Abstract

Brine management strategies require efficient methods of desalinating high-salinity streams (> 7 wt%). Low-salt-rejection reverse osmosis (LSRRO) provides salt leakage to reduce the trans-membrane osmotic pressure, and has higher water recovery than reverse osmosis (RO). However, LSRRO has high energy consumption (e.g., >5kWh/m3 for seawater feed). In this work, we develop novel transient multistage processes (i.e., semi-batch and batch) that employ LSRRO membranes to desalinate high-saline streams. Herein, we use a simplified lumped model to capture the system performance under ideal and non-ideal conditions and optimize salt rejection per pass for the multistage system.

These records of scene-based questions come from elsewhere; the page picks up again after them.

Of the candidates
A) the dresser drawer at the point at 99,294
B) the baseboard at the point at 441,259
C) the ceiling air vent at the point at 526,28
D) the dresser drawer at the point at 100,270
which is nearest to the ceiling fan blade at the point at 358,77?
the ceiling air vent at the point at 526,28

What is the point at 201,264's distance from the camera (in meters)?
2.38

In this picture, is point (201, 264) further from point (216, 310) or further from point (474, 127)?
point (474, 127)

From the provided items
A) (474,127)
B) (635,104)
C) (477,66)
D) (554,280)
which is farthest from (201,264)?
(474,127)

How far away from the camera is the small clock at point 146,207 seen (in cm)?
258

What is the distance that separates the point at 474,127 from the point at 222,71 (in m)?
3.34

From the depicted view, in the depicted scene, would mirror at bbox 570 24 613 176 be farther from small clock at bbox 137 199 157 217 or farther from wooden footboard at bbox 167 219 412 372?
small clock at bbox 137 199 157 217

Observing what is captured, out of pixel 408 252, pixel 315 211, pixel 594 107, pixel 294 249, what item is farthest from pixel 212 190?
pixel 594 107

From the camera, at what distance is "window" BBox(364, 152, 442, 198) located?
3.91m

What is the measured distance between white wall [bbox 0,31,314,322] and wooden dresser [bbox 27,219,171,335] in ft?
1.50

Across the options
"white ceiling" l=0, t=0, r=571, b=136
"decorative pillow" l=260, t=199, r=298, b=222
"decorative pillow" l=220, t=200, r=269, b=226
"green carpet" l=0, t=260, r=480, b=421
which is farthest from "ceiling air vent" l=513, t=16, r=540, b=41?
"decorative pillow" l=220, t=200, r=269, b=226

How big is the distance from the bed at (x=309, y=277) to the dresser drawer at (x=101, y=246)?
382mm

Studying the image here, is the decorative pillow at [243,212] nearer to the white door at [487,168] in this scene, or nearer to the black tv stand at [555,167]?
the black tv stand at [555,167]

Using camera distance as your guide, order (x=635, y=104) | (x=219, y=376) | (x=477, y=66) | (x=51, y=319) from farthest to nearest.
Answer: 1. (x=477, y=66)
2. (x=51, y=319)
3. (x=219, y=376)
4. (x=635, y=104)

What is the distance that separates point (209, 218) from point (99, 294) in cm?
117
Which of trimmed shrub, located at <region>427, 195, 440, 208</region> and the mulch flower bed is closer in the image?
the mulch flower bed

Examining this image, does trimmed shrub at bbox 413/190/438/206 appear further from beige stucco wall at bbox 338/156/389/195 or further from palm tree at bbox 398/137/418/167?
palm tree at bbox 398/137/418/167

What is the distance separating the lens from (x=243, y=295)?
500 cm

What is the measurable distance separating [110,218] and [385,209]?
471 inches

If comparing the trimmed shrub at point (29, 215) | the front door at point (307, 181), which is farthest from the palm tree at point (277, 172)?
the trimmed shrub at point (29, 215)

The results show that the batch LSRRO system performs dewatering with fewer stages and more efficiently than the steady-state LSRRO. In particular, the multistage batch system significantly outperforms the steady-state LSRRO by reducing energy consumption between 38 % to 73 %. The ZLD application for 4-stage batch systems requires energy consumption between 1.07 and 6.96kWh/m3 for the feed salinity range between 0.1 and 1 mol/L. Conversely, semi-batch LSRRO is less efficient than steady-state and batch LSRRO. It is constrained by the loss due to the mixing of streams which results in more stages, tighter range for membrane selectivity, and higher energy consumption than batch LSRRO.